[MATERIALS PROVIDED Boundary: Start]

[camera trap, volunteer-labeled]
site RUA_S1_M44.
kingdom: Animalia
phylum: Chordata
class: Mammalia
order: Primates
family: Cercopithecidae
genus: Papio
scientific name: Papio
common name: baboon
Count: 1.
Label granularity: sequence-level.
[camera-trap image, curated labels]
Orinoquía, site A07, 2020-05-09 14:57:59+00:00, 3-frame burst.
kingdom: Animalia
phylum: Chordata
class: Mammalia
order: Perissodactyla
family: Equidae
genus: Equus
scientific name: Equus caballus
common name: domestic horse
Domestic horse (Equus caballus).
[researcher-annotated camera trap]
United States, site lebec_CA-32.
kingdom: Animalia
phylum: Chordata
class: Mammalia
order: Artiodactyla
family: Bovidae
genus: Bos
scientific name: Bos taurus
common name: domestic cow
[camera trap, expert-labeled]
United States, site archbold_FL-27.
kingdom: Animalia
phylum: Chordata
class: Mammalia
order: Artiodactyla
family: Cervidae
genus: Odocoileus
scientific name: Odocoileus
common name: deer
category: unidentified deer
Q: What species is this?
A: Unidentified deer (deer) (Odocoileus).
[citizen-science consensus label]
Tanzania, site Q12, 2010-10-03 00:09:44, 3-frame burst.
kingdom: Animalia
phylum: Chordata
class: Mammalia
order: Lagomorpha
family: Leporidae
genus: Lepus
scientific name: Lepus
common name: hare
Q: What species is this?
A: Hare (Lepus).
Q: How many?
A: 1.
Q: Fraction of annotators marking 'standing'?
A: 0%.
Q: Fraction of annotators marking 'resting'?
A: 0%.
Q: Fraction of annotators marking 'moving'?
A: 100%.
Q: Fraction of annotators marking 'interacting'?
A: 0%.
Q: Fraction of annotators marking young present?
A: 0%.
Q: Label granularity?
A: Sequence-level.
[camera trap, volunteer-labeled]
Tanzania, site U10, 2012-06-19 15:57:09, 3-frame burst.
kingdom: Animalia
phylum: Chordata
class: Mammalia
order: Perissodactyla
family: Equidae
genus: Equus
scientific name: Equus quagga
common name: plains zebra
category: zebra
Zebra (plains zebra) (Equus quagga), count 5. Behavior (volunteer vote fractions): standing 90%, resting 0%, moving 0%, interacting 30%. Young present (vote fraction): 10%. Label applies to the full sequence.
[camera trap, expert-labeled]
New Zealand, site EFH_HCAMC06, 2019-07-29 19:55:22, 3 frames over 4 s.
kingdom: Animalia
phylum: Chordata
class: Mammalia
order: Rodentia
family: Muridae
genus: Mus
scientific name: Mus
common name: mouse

[MATERIALS PROVIDED Boundary: End]

## GOAL OF THE EXERCISE:
After reading the data above, return it verbatim in full.

## REPLY:
[camera trap, volunteer-labeled]
site RUA_S1_M44.
kingdom: Animalia
phylum: Chordata
class: Mammalia
order: Primates
family: Cercopithecidae
genus: Papio
scientific name: Papio
common name: baboon
Count: 1.
Label granularity: sequence-level.
[camera-trap image, curated labels]
Orinoquía, site A07, 2020-05-09 14:57:59+00:00, 3-frame burst.
kingdom: Animalia
phylum: Chordata
class: Mammalia
order: Perissodactyla
family: Equidae
genus: Equus
scientific name: Equus caballus
common name: domestic horse
Domestic horse (Equus caballus).
[researcher-annotated camera trap]
United States, site lebec_CA-32.
kingdom: Animalia
phylum: Chordata
class: Mammalia
order: Artiodactyla
family: Bovidae
genus: Bos
scientific name: Bos taurus
common name: domestic cow
[camera trap, expert-labeled]
United States, site archbold_FL-27.
kingdom: Animalia
phylum: Chordata
class: Mammalia
order: Artiodactyla
family: Cervidae
genus: Odocoileus
scientific name: Odocoileus
common name: deer
category: unidentified deer
Q: What species is this?
A: Unidentified deer (deer) (Odocoileus).
[citizen-science consensus label]
Tanzania, site Q12, 2010-10-03 00:09:44, 3-frame burst.
kingdom: Animalia
phylum: Chordata
class: Mammalia
order: Lagomorpha
family: Leporidae
genus: Lepus
scientific name: Lepus
common name: hare
Q: What species is this?
A: Hare (Lepus).
Q: How many?
A: 1.
Q: Fraction of annotators marking 'standing'?
A: 0%.
Q: Fraction of annotators marking 'resting'?
A: 0%.
Q: Fraction of annotators marking 'moving'?
A: 100%.
Q: Fraction of annotators marking 'interacting'?
A: 0%.
Q: Fraction of annotators marking young present?
A: 0%.
Q: Label granularity?
A: Sequence-level.
[camera trap, volunteer-labeled]
Tanzania, site U10, 2012-06-19 15:57:09, 3-frame burst.
kingdom: Animalia
phylum: Chordata
class: Mammalia
order: Perissodactyla
family: Equidae
genus: Equus
scientific name: Equus quagga
common name: plains zebra
category: zebra
Zebra (plains zebra) (Equus quagga), count 5. Behavior (volunteer vote fractions): standing 90%, resting 0%, moving 0%, interacting 30%. Young present (vote fraction): 10%. Label applies to the full sequence.
[camera trap, expert-labeled]
New Zealand, site EFH_HCAMC06, 2019-07-29 19:55:22, 3 frames over 4 s.
kingdom: Animalia
phylum: Chordata
class: Mammalia
order: Rodentia
family: Muridae
genus: Mus
scientific name: Mus
common name: mouse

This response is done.